>> BEGIN

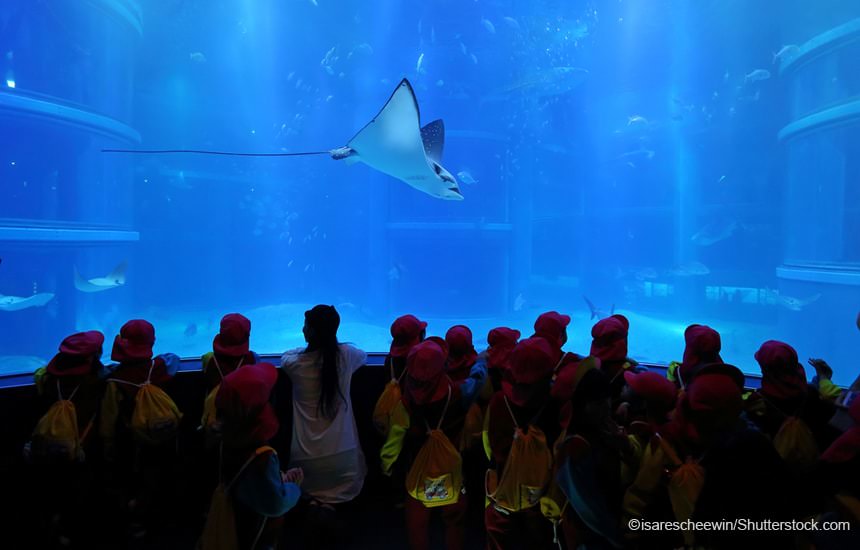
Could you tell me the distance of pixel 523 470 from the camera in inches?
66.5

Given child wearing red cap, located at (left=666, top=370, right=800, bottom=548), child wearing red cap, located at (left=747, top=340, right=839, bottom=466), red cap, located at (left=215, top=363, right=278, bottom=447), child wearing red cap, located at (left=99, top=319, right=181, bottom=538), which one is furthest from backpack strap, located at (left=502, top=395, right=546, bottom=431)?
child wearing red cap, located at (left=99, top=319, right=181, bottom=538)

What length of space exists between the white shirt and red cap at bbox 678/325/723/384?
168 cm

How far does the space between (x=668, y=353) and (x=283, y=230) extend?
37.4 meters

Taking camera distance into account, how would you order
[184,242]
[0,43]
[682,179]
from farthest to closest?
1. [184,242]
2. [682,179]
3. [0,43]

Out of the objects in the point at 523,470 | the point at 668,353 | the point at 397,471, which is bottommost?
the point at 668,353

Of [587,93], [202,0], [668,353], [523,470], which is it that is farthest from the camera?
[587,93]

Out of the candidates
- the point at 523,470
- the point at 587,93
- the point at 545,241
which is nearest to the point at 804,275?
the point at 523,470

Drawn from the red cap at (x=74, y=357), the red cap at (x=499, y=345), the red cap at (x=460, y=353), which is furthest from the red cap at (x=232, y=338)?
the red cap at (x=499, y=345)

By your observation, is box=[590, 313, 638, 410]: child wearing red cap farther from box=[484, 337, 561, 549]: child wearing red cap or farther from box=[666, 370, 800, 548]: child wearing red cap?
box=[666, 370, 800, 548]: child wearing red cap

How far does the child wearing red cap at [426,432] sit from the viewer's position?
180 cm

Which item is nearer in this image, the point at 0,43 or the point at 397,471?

>> END
>> BEGIN

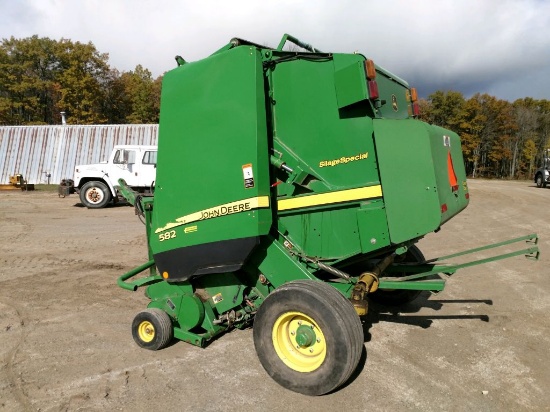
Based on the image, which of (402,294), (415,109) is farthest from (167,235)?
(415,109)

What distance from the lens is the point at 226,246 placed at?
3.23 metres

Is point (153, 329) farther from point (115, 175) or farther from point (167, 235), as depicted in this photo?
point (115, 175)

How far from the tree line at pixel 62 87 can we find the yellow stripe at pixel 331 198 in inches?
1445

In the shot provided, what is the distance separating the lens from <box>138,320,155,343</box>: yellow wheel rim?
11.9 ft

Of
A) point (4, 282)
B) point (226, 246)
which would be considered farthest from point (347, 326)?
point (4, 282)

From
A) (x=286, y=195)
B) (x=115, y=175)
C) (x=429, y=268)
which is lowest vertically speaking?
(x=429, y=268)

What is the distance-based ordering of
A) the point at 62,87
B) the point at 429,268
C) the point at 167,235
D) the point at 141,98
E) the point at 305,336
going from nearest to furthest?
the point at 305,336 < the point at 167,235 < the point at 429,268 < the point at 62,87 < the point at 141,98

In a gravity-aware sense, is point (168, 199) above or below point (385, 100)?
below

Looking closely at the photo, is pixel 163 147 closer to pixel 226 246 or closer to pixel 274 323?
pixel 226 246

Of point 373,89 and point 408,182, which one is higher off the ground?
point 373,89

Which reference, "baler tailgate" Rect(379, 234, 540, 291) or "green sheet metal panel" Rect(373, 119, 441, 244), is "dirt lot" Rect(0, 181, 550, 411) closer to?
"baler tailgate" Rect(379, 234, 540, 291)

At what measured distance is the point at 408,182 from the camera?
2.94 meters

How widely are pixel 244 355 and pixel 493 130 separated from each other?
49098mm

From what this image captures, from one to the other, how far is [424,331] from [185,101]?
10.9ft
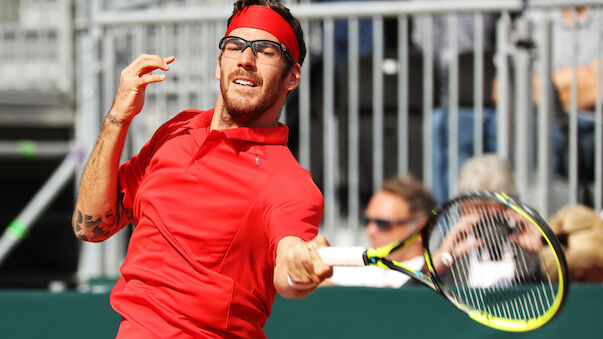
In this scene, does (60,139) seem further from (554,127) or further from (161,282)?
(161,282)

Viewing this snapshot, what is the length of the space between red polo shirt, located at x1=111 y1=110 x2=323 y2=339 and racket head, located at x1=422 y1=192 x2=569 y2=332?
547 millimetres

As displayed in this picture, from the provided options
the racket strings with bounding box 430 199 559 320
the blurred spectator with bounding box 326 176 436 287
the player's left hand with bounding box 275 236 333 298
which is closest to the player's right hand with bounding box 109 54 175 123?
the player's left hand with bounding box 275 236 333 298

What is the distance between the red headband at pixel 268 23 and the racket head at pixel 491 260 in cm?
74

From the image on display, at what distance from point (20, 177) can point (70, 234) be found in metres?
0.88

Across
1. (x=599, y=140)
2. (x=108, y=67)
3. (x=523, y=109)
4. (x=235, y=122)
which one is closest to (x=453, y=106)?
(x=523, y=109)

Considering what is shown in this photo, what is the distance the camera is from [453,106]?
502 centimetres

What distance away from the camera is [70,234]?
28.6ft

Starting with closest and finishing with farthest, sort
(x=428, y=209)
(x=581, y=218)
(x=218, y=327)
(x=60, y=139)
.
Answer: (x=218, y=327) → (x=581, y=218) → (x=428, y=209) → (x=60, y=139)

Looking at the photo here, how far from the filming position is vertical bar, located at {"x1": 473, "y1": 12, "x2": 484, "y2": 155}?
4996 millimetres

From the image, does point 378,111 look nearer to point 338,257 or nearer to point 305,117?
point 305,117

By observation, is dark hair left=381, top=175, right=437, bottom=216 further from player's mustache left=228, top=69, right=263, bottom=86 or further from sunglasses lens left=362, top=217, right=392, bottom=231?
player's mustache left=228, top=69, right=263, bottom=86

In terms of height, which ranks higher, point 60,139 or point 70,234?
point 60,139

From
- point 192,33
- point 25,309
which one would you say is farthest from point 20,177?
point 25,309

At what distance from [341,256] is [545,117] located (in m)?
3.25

>> END
>> BEGIN

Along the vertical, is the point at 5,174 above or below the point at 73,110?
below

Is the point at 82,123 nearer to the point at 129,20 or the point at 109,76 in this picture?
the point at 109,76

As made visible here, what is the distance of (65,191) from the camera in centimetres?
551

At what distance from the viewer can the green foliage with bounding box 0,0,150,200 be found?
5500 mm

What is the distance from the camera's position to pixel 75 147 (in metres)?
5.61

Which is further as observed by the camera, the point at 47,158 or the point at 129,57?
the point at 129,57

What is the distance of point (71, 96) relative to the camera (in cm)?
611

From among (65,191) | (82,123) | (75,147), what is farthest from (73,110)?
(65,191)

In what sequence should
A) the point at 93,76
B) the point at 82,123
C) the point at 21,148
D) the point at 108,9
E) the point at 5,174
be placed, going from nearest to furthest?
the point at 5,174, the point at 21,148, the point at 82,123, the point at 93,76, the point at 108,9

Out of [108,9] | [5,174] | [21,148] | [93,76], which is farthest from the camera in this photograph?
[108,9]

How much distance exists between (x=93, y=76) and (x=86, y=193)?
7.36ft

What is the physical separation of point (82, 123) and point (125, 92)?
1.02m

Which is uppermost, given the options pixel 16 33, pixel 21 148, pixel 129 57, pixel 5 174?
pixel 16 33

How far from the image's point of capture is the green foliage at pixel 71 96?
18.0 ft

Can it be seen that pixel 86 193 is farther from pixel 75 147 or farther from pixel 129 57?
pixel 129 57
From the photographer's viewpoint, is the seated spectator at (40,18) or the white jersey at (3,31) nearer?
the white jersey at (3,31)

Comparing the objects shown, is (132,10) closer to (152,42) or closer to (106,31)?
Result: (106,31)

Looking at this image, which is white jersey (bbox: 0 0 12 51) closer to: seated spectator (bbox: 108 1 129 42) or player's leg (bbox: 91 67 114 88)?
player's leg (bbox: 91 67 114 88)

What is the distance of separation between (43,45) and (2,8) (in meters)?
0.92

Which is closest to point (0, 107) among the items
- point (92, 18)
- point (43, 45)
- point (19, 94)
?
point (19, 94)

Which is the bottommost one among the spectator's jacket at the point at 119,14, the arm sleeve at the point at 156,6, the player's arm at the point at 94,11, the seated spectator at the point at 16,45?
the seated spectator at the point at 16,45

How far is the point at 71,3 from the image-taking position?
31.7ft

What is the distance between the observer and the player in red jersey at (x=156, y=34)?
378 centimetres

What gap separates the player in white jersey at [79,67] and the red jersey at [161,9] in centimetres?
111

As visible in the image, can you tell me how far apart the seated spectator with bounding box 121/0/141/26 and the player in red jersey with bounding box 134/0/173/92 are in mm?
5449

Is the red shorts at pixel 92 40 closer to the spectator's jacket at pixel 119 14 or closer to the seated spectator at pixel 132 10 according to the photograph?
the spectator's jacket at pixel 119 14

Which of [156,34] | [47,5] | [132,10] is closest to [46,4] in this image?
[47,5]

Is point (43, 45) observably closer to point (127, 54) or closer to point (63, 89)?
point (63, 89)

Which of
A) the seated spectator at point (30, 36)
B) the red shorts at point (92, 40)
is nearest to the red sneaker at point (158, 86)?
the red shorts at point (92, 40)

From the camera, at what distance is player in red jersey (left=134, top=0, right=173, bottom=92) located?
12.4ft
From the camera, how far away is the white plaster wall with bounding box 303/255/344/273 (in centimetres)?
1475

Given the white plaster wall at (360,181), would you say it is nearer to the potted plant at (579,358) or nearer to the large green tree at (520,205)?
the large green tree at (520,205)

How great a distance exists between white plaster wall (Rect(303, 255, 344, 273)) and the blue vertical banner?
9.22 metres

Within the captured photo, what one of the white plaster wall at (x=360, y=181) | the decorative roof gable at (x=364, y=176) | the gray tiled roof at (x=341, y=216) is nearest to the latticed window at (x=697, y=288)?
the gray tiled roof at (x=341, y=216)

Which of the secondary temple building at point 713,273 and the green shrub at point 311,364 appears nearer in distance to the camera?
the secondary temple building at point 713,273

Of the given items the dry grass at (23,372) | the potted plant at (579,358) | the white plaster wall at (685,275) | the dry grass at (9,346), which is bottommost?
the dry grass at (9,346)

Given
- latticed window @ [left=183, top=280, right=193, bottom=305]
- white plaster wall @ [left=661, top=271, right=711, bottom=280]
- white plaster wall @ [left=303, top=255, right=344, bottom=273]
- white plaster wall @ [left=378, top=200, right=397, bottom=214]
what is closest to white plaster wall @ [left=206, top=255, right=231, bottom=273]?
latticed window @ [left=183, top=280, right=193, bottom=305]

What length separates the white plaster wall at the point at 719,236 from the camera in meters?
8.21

>> END

Reproduce the records word for word, starting at the line with "411) closer to?" and ending at the line with "547 millimetres", including both of those lines. Leave the pictures out.

Which reference, "baler tailgate" Rect(379, 234, 540, 291) or "green sheet metal panel" Rect(373, 119, 441, 244), is "dirt lot" Rect(0, 181, 550, 411) closer to?
"baler tailgate" Rect(379, 234, 540, 291)

At what measured distance is the point at 408,182 from the camera?
2.94 meters

How widely are pixel 244 355 and pixel 493 130 separated from each other?
49098mm

From what this image captures, from one to the other, how far is [424,331] from [185,101]?
10.9ft
In this scene, does (60,139) seem further from (554,127) or further from (161,282)?
(161,282)

Viewing this snapshot, what is the length of the space between red polo shirt, located at x1=111 y1=110 x2=323 y2=339 and racket head, located at x1=422 y1=192 x2=569 y2=332?
547 millimetres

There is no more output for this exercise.